Stated problem A: Pull out every line of the records that contains the word "hair".

Excerpt:
━━━━━━━━━━
Skip to content

Top stocks to watch right now

Top stocks to watch right now

With the holiday season set to start in earnest in less than a week and a brand new year just around the corner, many investors are looking to strengthen their stock market position for 2024.

While the previous years have been marked by hardships, downturns, high inflation, and high interest rates, recent months have brought significant rallies for both the stock and cryptocurrency markets.

With this cautious optimism in mind, Finbold decided to look for some promising stocks likely to offer a strong performance to investors in 2024.

Nvidia (NASDAQ: NVDA)

Throughout 2023, Nvidia (NASDAQ: NVDA) has been offering mostly steady growth to investors, largely driven by its dominance in the semiconductor industry and a leading position in the design and manufacturing of high-end chips crucial for artificial intelligence (AI) technology

In fact, one of the larger recent surges in its stock price was driven by the introduction of a new high-end AI chip – H200 – scheduled to ship in 2024.

A U.S. government decision on new restrictions on exports to China somewhat dampened investor confidence. However, as Finbold recently reported, Nvidia is in talks with the Biden administration on possible loosening of restrictions that would allow the semiconductor giant to continue shipping to China – albeit Sans the most advanced models.

Since the start of the year, NVDA is up an impressive 241.53%. Zooming into the last 30 days, Nvidia is slightly down – 3.01% – but has again been gaining ground on the latest full trading day – Friday – in which it rose 1.12% to $488.90.

NVDA 1-day price chart. Source: Finbold

First Solar (NASDAQ: FSLR)

With green energy remaining at the forefront of necessary advancement for the 21st century, companies focused on creating the hardware and infrastructure are likely to perform in 2024.

 In this industry, First Solar (NASDAQ: FSLR), an American firm best known as a manufacturer of solar panels, is perhaps the best positioned and remains among the top picks of many analysts.

The data seeking to forecast FSLR’s performance in the next 12 days that was compiled by the website TipRanks reveals that most experts consider the green energy company a buy, with some believing it may rise as high as $275 before 2024 is out. The average estimate of $232.79 also represents a significant upside of 38.02% compared to the current value.

FSLR 12-month analyst price prediction. Source: TipRanks

First Solar has had a volatile year throughout 2023, experiencing significant uptrends as well as significant downtrends. Still, it has managed to rise 15.57% since January 1, 2023, and its recent performance suggests that the company is currently rallying. In the last 30 days, it is up 5.89%, and its latest closing price on Friday, December 15, was $168.67.

Tesla (NASDAQ: TSLA)

Considering that 2023 is widely regarded as a troubled year for the electric vehicle (EV) industry, the fact that Tesla (NASDAQ: TSLA) has managed to pull off rather strong growth gives, in its own right, reasons for optimism.
━━━━━━━━━━
Stated problem B: Reproduce, word for word, the part of the stock-picks article starting at "Skip to content" and ending at "and cryptocurrency markets.".
━━━━━━━━━━
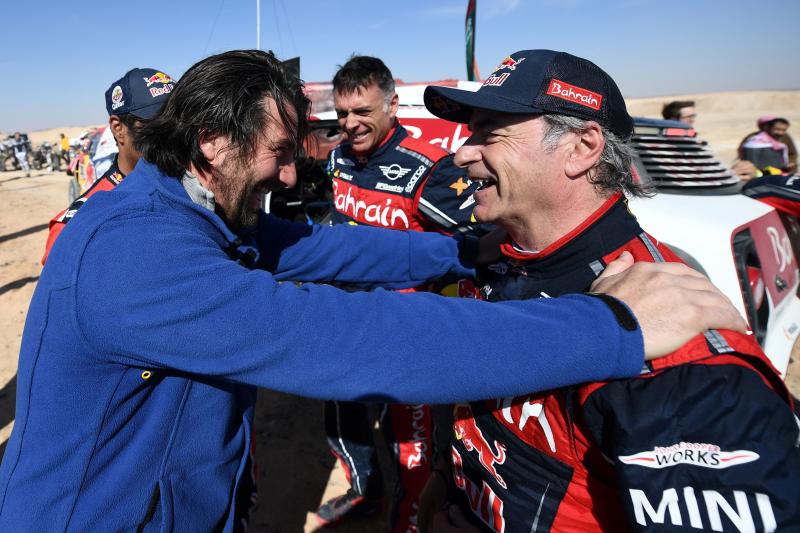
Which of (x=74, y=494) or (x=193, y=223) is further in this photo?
(x=193, y=223)

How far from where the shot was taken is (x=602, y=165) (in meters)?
1.56

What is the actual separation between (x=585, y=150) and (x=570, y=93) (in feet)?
0.58

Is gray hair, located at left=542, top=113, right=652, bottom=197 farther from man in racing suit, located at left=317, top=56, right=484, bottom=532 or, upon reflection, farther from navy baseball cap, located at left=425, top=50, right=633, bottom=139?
man in racing suit, located at left=317, top=56, right=484, bottom=532

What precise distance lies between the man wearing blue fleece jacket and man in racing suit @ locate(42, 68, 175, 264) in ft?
6.61

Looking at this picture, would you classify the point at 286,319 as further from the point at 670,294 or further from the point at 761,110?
the point at 761,110

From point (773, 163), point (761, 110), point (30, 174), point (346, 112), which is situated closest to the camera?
point (346, 112)

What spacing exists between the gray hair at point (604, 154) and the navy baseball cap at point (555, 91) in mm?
24

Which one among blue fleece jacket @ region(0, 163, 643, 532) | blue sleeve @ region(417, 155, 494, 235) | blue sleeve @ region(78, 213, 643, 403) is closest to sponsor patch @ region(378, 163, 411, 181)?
blue sleeve @ region(417, 155, 494, 235)

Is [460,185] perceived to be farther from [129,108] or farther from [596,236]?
[129,108]

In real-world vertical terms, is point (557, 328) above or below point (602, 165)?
below

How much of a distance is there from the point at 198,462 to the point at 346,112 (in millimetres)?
2801

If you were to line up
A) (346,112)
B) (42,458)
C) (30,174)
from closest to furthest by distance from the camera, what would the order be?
(42,458) < (346,112) < (30,174)

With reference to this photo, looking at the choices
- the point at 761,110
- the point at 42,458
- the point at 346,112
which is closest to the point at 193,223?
the point at 42,458

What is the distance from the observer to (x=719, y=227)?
2.81m
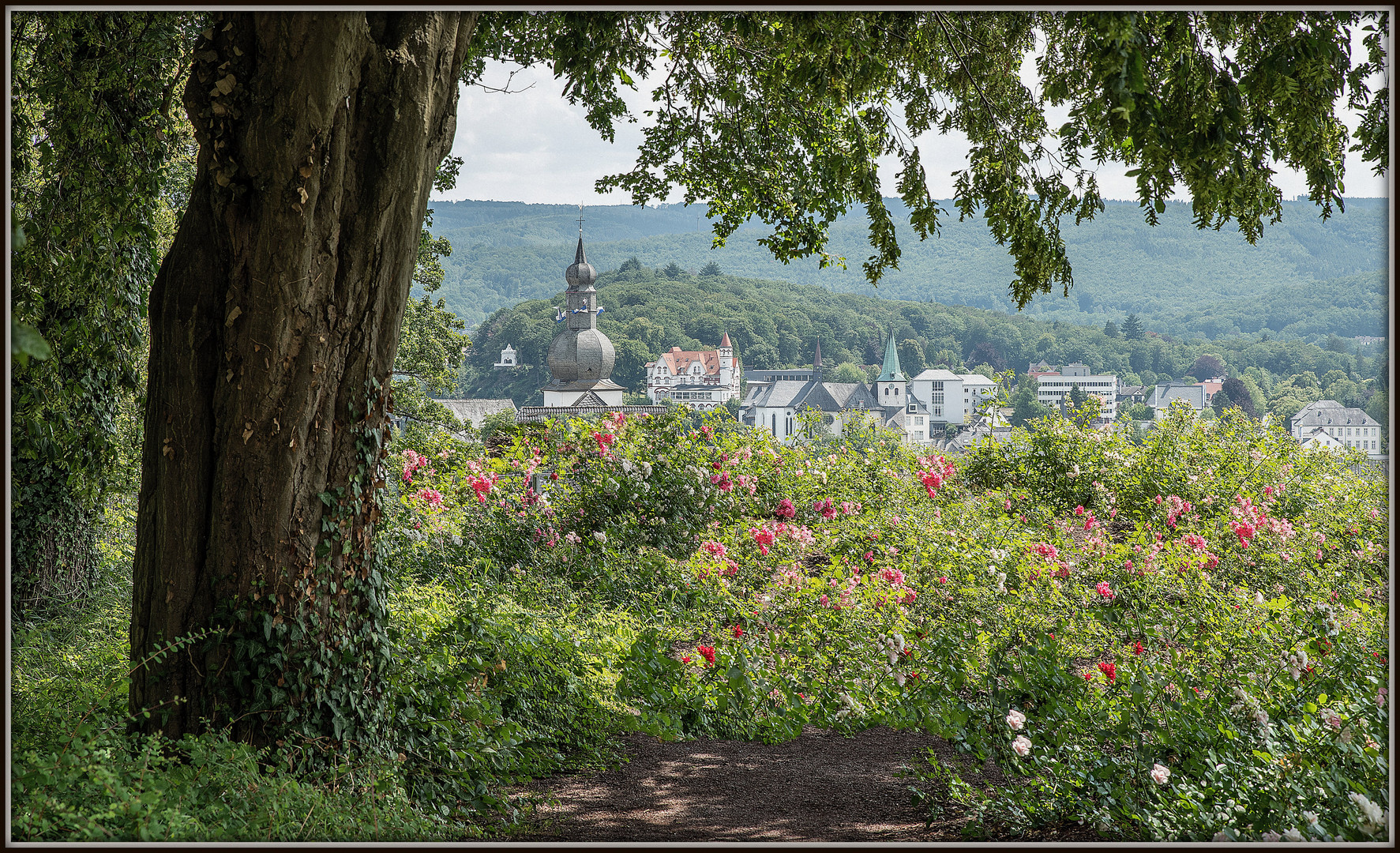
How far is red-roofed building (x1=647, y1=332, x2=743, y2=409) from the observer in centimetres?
2966

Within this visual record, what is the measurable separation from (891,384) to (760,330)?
27.6 ft

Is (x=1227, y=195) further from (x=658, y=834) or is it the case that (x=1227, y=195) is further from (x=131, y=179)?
(x=131, y=179)

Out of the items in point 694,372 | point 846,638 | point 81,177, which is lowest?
point 846,638

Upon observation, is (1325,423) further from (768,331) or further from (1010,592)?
(768,331)

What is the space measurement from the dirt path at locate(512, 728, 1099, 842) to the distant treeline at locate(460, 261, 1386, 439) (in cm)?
2076

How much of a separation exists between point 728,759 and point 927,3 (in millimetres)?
2814

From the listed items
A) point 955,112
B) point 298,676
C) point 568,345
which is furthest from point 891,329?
point 298,676

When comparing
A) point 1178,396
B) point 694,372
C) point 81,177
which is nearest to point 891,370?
point 694,372

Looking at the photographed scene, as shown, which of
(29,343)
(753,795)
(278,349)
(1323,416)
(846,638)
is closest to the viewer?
(29,343)

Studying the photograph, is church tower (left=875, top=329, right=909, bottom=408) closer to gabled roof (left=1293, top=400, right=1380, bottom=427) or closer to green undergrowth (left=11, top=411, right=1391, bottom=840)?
gabled roof (left=1293, top=400, right=1380, bottom=427)

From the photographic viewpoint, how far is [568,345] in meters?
39.1

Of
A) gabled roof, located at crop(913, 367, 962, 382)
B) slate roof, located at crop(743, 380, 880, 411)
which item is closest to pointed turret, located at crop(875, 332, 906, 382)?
slate roof, located at crop(743, 380, 880, 411)

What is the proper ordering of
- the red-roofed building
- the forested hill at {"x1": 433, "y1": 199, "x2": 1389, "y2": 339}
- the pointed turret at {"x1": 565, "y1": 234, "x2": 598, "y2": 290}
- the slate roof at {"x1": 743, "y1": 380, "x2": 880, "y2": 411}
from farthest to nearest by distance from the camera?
the pointed turret at {"x1": 565, "y1": 234, "x2": 598, "y2": 290}, the red-roofed building, the slate roof at {"x1": 743, "y1": 380, "x2": 880, "y2": 411}, the forested hill at {"x1": 433, "y1": 199, "x2": 1389, "y2": 339}

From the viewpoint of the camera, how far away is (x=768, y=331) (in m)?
37.4
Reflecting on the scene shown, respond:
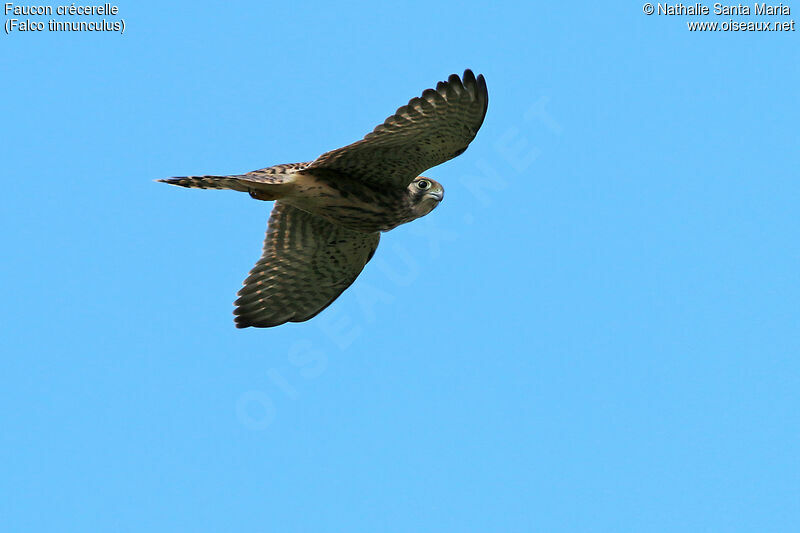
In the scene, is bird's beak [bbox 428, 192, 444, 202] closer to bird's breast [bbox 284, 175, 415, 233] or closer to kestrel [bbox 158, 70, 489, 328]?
kestrel [bbox 158, 70, 489, 328]

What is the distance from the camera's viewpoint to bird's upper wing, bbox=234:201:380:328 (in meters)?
10.6

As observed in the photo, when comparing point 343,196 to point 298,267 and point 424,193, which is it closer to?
point 424,193

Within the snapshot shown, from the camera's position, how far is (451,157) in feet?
30.6

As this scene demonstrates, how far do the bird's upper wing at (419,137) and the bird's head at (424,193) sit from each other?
0.19m

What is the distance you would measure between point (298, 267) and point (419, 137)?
2452mm

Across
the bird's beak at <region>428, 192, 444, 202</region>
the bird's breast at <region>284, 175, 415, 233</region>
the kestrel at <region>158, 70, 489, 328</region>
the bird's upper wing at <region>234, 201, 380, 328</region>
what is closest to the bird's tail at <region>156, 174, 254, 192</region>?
the kestrel at <region>158, 70, 489, 328</region>

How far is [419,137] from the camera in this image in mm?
9008

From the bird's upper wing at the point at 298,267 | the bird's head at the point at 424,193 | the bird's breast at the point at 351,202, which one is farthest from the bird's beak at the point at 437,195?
the bird's upper wing at the point at 298,267

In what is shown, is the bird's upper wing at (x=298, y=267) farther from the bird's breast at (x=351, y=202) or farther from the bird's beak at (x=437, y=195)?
the bird's beak at (x=437, y=195)

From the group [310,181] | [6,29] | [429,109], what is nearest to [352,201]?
[310,181]

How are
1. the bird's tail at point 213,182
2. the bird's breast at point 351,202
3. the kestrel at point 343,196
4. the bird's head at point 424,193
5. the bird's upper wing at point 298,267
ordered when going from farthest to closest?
the bird's upper wing at point 298,267
the bird's head at point 424,193
the bird's breast at point 351,202
the kestrel at point 343,196
the bird's tail at point 213,182

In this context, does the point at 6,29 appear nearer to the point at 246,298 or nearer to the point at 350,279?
the point at 246,298

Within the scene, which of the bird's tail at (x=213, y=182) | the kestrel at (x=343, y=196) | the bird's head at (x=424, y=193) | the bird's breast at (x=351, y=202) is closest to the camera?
the bird's tail at (x=213, y=182)

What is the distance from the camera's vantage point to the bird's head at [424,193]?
9844 millimetres
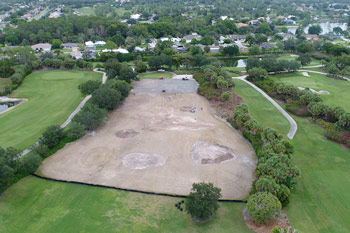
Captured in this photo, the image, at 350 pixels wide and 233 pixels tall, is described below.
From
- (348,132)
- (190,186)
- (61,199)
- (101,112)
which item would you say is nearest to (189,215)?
(190,186)

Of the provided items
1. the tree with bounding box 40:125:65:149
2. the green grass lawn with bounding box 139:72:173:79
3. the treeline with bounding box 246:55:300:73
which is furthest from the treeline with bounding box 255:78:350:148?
the tree with bounding box 40:125:65:149

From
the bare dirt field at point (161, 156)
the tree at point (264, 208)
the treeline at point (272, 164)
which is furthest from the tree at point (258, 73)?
the tree at point (264, 208)

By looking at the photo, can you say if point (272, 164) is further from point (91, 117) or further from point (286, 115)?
point (91, 117)

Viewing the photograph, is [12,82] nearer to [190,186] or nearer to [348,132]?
[190,186]

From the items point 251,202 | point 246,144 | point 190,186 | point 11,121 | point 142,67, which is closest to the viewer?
point 251,202

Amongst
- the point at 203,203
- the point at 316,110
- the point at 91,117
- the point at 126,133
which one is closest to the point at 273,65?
the point at 316,110

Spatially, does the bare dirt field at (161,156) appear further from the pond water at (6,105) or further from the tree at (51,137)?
the pond water at (6,105)
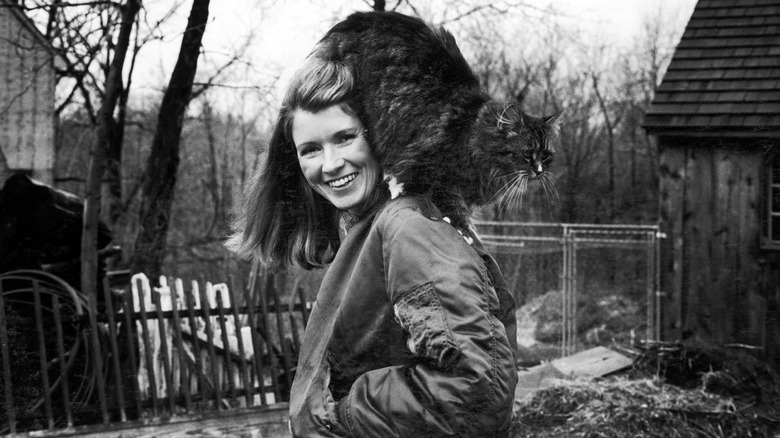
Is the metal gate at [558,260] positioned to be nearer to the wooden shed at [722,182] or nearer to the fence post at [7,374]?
the wooden shed at [722,182]

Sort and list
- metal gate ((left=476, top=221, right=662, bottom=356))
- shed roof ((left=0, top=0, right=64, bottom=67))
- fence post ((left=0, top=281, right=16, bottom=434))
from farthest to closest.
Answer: metal gate ((left=476, top=221, right=662, bottom=356))
shed roof ((left=0, top=0, right=64, bottom=67))
fence post ((left=0, top=281, right=16, bottom=434))

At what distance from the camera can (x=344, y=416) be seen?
1.41 meters

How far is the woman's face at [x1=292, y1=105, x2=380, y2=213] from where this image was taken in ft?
5.08

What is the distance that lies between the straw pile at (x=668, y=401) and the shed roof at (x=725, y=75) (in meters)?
2.01

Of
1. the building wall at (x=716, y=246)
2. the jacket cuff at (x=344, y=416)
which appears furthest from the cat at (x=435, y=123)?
the building wall at (x=716, y=246)

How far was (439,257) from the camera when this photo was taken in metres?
1.33

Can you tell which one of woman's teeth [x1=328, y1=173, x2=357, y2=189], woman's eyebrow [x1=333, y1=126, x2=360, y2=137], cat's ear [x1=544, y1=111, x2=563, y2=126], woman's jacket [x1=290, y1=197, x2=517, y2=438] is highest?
cat's ear [x1=544, y1=111, x2=563, y2=126]

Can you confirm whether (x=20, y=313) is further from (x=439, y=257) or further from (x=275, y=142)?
(x=439, y=257)

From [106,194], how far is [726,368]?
26.3ft

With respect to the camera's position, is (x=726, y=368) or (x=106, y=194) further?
(x=106, y=194)

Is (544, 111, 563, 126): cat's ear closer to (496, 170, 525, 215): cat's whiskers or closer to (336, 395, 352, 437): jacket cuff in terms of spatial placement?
(496, 170, 525, 215): cat's whiskers

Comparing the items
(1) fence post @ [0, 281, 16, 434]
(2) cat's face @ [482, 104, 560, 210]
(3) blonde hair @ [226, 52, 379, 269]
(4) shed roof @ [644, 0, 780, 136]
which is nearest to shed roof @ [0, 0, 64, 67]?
(1) fence post @ [0, 281, 16, 434]

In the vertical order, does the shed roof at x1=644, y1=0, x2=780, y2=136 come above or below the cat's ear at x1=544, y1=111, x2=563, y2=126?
above

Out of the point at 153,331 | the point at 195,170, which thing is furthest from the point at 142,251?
the point at 195,170
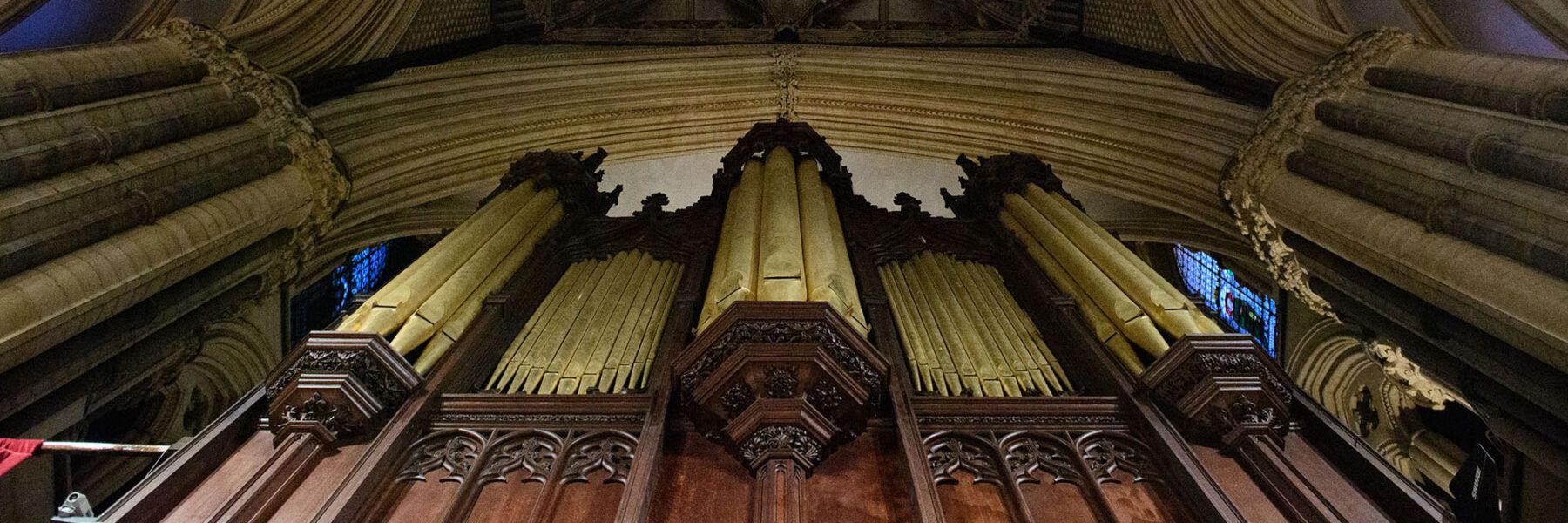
━━━━━━━━━━
Task answer A:
Is gray hair, located at left=542, top=113, right=652, bottom=197 farther from man in racing suit, located at left=317, top=56, right=484, bottom=532 or, upon reflection, farther from navy baseball cap, located at left=425, top=50, right=633, bottom=139?
What spacing exists between the gray hair at point (604, 154) and the navy baseball cap at point (555, 91) in mm?
(3) blonde hair @ [226, 52, 379, 269]

Task answer B:
Skip to content

Top stocks to watch right now

Top stocks to watch right now

With the holiday season set to start in earnest in less than a week and a brand new year just around the corner, many investors are looking to strengthen their stock market position for 2024.

While the previous years have been marked by hardships, downturns, high inflation, and high interest rates, recent months have brought significant rallies for both the stock and cryptocurrency markets.